# GOAL OF THE EXERCISE
Repeat, exactly and alone, every line from the line that contains "Is the person" to the end of the entries.

# RAW RECORDS
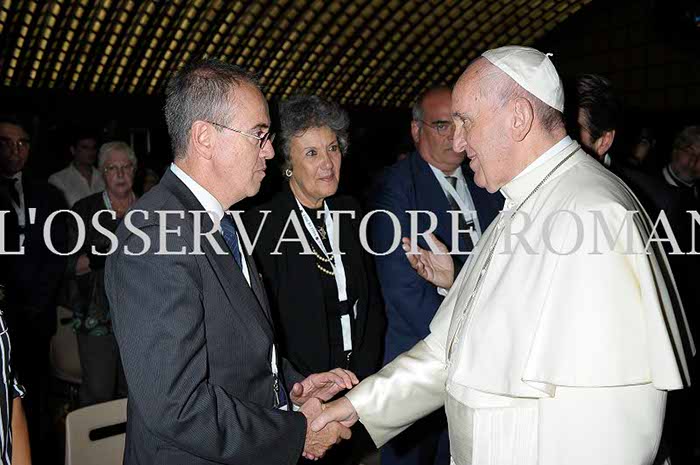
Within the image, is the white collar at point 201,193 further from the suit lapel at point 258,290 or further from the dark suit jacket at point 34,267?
the dark suit jacket at point 34,267

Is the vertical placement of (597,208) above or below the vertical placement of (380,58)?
below

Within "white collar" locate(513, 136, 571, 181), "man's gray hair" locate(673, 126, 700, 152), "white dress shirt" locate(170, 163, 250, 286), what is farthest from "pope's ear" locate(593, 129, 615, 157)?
"man's gray hair" locate(673, 126, 700, 152)

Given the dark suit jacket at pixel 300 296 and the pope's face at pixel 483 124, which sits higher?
the pope's face at pixel 483 124

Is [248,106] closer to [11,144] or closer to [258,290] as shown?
[258,290]

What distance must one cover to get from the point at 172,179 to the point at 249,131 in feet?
0.82

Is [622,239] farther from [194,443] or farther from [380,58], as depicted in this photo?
[380,58]

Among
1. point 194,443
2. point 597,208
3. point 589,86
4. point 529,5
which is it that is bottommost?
point 194,443

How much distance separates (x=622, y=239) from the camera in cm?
159

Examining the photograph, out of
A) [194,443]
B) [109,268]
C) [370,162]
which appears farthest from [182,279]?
[370,162]

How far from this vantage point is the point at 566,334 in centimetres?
159

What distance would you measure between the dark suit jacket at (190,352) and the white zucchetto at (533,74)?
93 cm

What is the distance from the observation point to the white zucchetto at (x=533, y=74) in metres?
1.86

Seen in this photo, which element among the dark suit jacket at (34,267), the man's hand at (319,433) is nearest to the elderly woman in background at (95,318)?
the dark suit jacket at (34,267)

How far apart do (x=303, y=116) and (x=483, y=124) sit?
126 centimetres
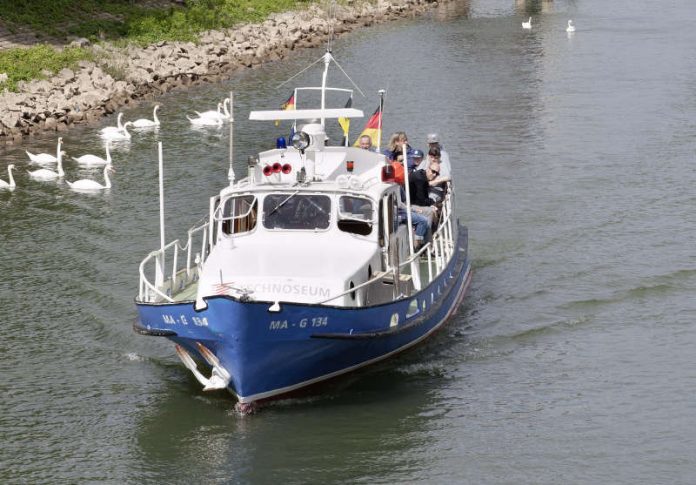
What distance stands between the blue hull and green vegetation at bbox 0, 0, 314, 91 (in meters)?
30.1

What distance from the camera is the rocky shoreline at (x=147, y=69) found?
46.3m

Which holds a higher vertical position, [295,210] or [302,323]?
[295,210]

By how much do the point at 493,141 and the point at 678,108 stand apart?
861 cm

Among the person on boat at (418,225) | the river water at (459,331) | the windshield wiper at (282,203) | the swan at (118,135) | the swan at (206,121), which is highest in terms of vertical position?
the windshield wiper at (282,203)

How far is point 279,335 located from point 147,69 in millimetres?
36678

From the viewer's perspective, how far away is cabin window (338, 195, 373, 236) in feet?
72.2

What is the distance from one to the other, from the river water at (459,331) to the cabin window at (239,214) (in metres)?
2.95

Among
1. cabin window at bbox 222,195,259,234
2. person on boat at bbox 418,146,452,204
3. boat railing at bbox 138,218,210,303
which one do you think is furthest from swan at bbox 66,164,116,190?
cabin window at bbox 222,195,259,234

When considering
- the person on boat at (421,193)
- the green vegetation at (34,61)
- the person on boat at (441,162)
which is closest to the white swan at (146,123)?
the green vegetation at (34,61)

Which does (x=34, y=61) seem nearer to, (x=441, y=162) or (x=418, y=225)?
(x=441, y=162)

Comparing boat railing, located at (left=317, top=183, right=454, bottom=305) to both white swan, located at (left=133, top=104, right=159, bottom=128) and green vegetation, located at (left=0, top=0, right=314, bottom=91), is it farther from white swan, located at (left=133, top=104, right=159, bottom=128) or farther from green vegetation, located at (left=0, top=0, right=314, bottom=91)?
green vegetation, located at (left=0, top=0, right=314, bottom=91)

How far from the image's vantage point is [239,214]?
880 inches

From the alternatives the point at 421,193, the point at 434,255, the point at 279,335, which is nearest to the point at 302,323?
the point at 279,335

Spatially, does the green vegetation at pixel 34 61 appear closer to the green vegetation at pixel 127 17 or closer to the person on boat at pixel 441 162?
the green vegetation at pixel 127 17
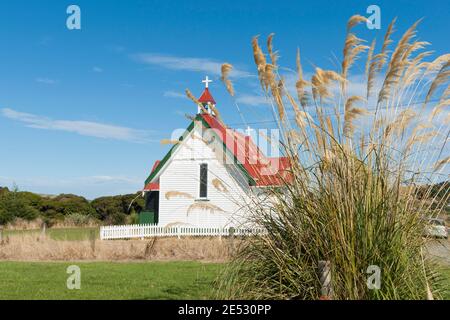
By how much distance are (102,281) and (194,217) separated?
14731 millimetres

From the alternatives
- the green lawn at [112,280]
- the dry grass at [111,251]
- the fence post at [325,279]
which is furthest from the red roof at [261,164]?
the dry grass at [111,251]

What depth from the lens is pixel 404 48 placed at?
4.30m

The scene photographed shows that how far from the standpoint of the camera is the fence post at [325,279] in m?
3.88

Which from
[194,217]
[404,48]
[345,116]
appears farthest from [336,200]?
[194,217]

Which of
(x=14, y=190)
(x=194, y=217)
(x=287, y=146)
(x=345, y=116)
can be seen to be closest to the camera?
(x=345, y=116)

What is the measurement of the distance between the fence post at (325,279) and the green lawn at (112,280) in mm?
2094

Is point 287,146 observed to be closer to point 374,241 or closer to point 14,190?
point 374,241

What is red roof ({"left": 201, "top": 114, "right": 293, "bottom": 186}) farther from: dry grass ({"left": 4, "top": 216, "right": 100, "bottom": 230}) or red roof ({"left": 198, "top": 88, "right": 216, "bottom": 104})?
dry grass ({"left": 4, "top": 216, "right": 100, "bottom": 230})

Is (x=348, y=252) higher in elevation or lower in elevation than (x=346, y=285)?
higher

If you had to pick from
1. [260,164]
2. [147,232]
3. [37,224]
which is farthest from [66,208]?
[260,164]

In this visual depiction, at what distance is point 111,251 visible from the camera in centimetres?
1357

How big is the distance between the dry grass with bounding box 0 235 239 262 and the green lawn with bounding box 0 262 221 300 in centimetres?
117

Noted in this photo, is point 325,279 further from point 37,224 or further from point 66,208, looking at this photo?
point 66,208

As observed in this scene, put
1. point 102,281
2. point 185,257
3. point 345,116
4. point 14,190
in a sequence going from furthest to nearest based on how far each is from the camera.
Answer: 1. point 14,190
2. point 185,257
3. point 102,281
4. point 345,116
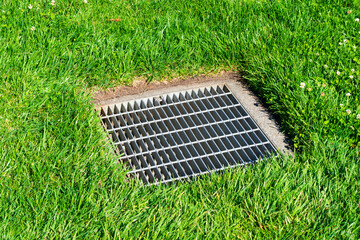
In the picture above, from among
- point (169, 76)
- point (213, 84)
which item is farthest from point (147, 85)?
point (213, 84)

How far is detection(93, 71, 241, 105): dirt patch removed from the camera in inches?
137

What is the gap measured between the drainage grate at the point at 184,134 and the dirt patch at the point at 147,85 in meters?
0.11

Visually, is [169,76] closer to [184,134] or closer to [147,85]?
[147,85]

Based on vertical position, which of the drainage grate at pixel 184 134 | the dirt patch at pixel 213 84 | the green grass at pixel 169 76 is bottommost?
the drainage grate at pixel 184 134

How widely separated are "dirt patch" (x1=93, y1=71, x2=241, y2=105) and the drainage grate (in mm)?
108

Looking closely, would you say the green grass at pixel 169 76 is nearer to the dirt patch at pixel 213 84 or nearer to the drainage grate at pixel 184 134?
the dirt patch at pixel 213 84

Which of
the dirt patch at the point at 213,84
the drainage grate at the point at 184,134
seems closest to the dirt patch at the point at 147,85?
the dirt patch at the point at 213,84

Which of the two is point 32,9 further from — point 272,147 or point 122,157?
point 272,147

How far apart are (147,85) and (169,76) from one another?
0.70ft

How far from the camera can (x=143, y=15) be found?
4055mm

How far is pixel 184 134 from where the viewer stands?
10.6ft

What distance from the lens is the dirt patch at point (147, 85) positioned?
3469 millimetres

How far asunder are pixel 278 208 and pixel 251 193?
0.19m

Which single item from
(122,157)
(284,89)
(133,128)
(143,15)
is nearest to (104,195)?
(122,157)
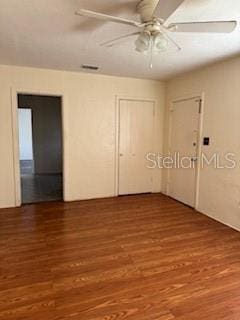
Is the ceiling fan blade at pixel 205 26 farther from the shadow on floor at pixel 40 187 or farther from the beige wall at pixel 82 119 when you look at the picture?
the shadow on floor at pixel 40 187

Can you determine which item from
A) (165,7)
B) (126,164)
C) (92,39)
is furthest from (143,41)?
(126,164)

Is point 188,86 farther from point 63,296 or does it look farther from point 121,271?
point 63,296

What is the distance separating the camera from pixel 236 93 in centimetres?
329

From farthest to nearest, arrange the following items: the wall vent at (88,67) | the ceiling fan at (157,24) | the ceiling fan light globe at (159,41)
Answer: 1. the wall vent at (88,67)
2. the ceiling fan light globe at (159,41)
3. the ceiling fan at (157,24)

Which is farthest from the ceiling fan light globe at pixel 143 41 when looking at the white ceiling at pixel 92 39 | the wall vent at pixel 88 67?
the wall vent at pixel 88 67

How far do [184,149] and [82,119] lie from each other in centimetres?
198

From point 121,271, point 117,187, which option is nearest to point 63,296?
point 121,271

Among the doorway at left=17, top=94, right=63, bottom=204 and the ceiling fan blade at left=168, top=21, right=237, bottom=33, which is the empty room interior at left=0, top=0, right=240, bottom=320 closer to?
the ceiling fan blade at left=168, top=21, right=237, bottom=33

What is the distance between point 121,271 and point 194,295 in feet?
2.24

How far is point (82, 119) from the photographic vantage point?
4.45 metres

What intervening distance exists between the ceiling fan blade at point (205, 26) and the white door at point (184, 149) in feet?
6.97

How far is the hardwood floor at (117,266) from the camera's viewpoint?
1.81 meters

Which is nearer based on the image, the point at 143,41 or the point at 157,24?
the point at 157,24

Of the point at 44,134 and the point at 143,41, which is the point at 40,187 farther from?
the point at 143,41
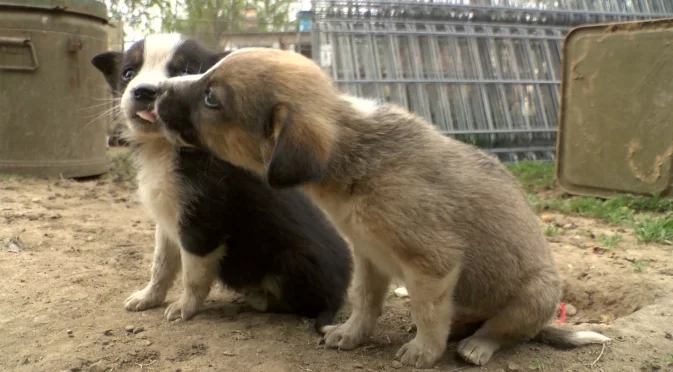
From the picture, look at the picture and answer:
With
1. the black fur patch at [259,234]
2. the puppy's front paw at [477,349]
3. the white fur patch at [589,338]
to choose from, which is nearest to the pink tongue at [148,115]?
the black fur patch at [259,234]

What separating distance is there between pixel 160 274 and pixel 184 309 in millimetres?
354

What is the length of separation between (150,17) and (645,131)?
8.06 m

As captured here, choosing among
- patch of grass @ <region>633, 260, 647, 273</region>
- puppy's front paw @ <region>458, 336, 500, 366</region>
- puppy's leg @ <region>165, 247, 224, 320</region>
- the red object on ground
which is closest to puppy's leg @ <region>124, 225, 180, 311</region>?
puppy's leg @ <region>165, 247, 224, 320</region>

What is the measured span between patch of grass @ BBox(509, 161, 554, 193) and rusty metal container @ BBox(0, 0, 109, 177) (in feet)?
18.0

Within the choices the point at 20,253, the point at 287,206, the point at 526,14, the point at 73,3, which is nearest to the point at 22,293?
the point at 20,253

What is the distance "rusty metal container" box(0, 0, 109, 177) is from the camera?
7.07 m

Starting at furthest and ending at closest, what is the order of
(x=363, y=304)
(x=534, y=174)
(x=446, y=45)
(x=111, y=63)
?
1. (x=446, y=45)
2. (x=534, y=174)
3. (x=111, y=63)
4. (x=363, y=304)

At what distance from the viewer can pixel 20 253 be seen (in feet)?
13.7

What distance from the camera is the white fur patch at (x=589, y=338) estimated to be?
2.90 metres

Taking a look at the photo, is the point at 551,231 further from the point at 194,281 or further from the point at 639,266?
the point at 194,281

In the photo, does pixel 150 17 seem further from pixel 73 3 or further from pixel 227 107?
pixel 227 107

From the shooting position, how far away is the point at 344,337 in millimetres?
2928

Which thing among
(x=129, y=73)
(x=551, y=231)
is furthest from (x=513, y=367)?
(x=551, y=231)

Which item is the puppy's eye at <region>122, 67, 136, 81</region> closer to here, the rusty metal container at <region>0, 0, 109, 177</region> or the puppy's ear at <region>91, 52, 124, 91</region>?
the puppy's ear at <region>91, 52, 124, 91</region>
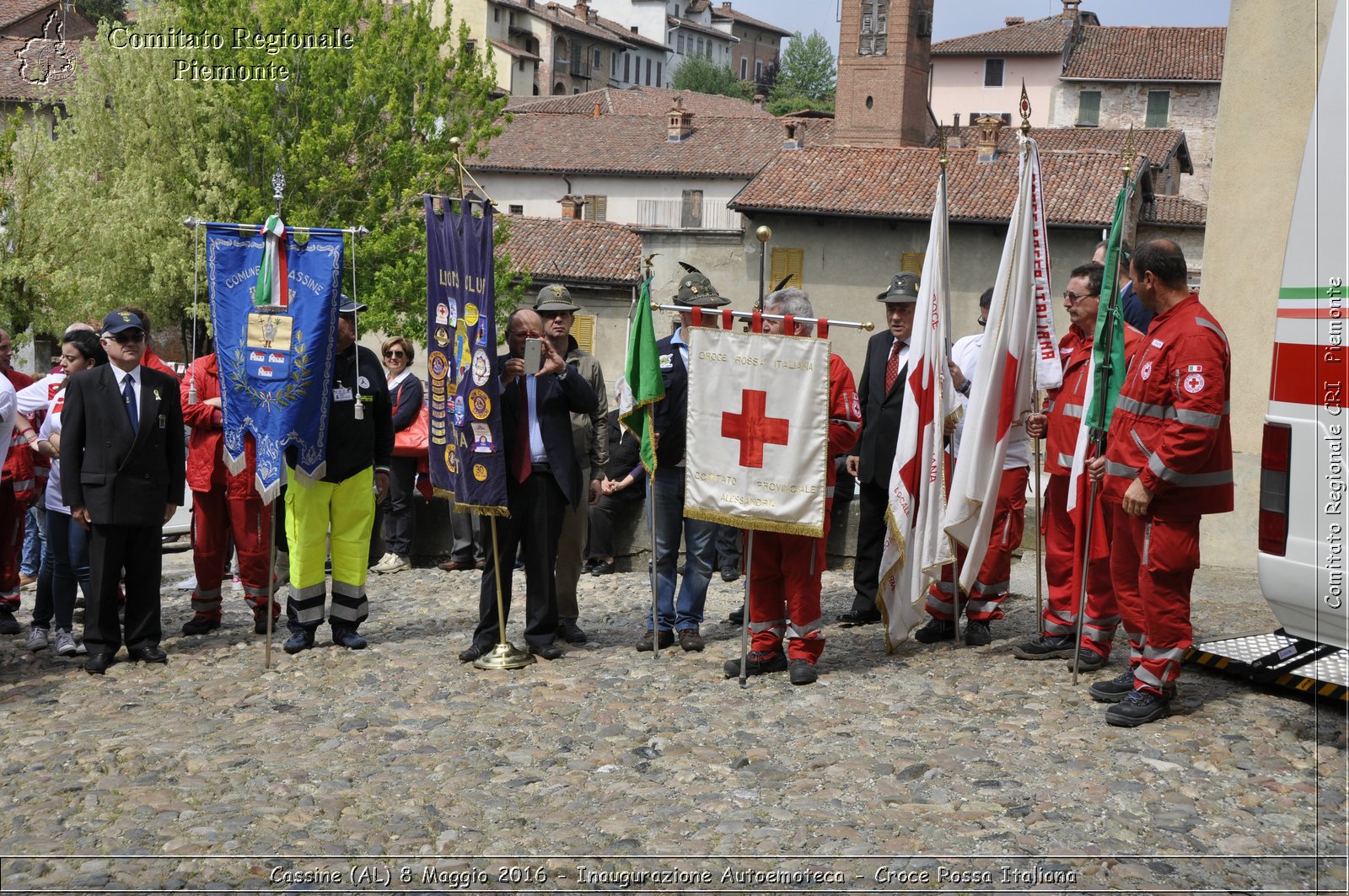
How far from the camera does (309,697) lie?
7836 mm

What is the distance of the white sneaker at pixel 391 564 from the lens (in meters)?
12.4

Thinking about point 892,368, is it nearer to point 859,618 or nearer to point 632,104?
point 859,618

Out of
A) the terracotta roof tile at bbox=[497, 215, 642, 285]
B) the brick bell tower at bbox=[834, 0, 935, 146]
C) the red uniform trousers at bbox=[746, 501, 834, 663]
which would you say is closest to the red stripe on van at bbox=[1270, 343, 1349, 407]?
the red uniform trousers at bbox=[746, 501, 834, 663]

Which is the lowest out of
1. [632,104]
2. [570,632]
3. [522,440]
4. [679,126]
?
[570,632]

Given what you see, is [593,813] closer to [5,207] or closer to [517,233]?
[5,207]

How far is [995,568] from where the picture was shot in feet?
28.8

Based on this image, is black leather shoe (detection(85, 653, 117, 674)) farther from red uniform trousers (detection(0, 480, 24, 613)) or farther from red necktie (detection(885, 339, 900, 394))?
red necktie (detection(885, 339, 900, 394))

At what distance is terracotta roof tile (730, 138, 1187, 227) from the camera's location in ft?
137

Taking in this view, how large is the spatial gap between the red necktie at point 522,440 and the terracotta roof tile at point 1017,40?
7150cm

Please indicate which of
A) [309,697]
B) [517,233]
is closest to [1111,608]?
[309,697]

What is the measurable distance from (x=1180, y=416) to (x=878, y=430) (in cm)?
287

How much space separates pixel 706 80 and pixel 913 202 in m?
63.4

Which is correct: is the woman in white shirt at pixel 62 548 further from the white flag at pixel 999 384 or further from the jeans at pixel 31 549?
the white flag at pixel 999 384

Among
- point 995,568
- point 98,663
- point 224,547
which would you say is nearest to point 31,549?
point 224,547
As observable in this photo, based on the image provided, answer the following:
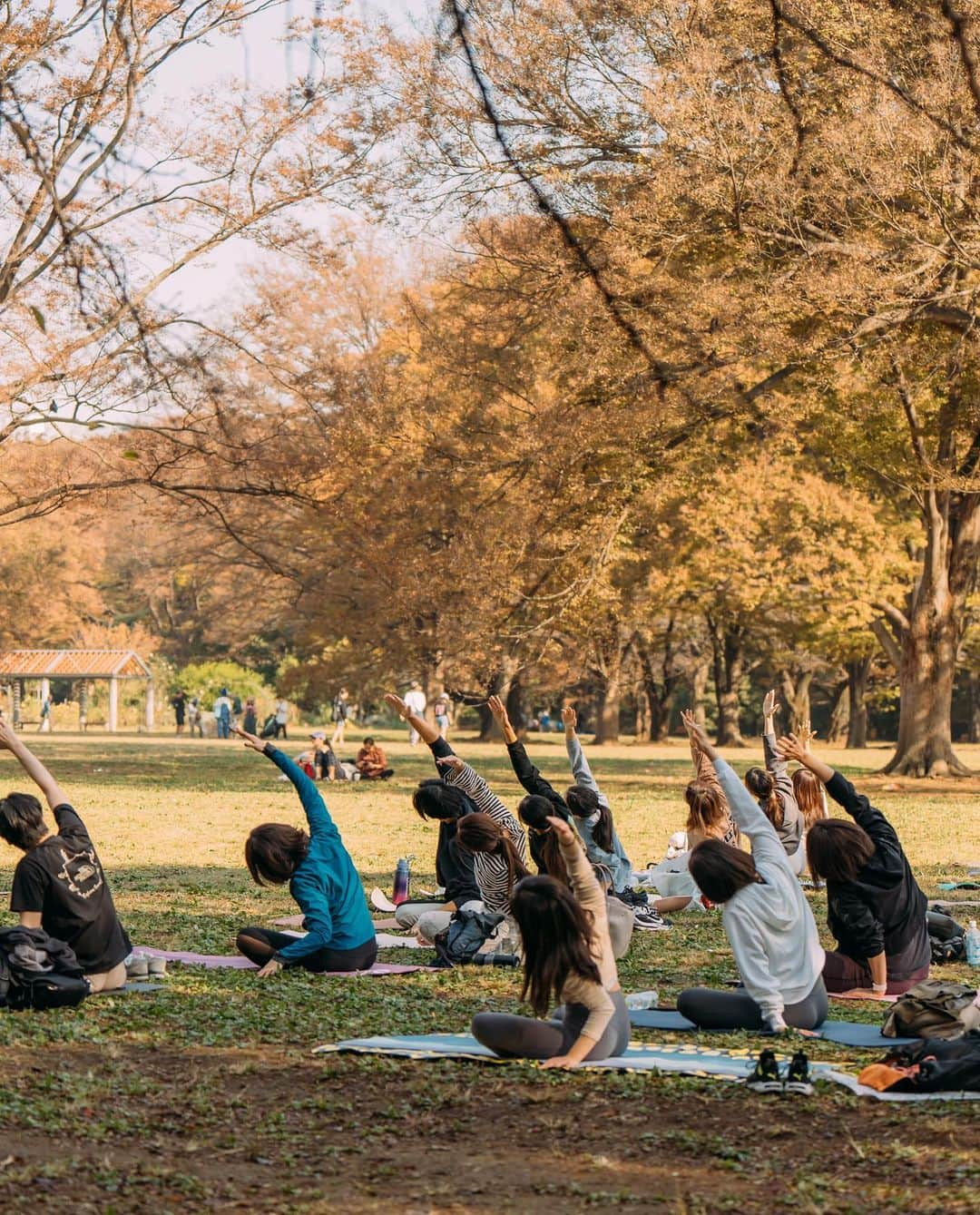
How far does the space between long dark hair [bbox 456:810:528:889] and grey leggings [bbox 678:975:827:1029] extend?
1.99 metres

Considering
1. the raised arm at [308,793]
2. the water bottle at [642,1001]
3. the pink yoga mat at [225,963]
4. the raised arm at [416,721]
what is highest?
the raised arm at [416,721]

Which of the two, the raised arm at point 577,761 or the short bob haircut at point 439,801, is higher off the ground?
the raised arm at point 577,761

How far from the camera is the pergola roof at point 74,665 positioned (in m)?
57.9

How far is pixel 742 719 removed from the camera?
72.7m

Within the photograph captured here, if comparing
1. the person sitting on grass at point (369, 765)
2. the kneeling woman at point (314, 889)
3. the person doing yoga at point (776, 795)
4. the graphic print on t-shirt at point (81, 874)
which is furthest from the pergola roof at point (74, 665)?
the graphic print on t-shirt at point (81, 874)

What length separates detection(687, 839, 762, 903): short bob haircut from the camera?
6.51 m

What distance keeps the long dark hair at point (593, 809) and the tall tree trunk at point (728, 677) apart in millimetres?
43148

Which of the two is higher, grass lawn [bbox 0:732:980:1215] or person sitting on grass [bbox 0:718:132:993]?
person sitting on grass [bbox 0:718:132:993]

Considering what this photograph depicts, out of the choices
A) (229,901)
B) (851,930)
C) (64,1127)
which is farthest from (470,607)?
(64,1127)

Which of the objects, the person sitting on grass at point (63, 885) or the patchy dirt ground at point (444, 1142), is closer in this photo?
the patchy dirt ground at point (444, 1142)

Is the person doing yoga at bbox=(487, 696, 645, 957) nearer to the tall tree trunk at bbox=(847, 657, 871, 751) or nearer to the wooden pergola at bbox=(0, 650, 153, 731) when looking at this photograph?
the tall tree trunk at bbox=(847, 657, 871, 751)

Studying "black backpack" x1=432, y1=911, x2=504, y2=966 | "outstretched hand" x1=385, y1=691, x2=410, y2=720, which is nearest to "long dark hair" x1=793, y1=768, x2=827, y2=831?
"outstretched hand" x1=385, y1=691, x2=410, y2=720

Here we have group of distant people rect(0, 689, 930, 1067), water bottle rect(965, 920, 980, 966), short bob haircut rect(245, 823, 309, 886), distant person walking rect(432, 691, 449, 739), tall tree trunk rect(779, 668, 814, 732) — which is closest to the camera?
group of distant people rect(0, 689, 930, 1067)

# RESULT
Is the person doing yoga at bbox=(487, 696, 645, 957) nearer to the tall tree trunk at bbox=(847, 657, 871, 751) or nearer to the wooden pergola at bbox=(0, 650, 153, 731) when looking at this photograph?
the tall tree trunk at bbox=(847, 657, 871, 751)

Studying "black backpack" x1=432, y1=911, x2=504, y2=966 | "outstretched hand" x1=385, y1=691, x2=410, y2=720, which is nearest to "long dark hair" x1=793, y1=768, x2=827, y2=831?
"outstretched hand" x1=385, y1=691, x2=410, y2=720

Here we have group of distant people rect(0, 689, 930, 1067), water bottle rect(965, 920, 980, 966), short bob haircut rect(245, 823, 309, 886), distant person walking rect(432, 691, 449, 739), tall tree trunk rect(779, 668, 814, 732) — which is closest to the camera?
group of distant people rect(0, 689, 930, 1067)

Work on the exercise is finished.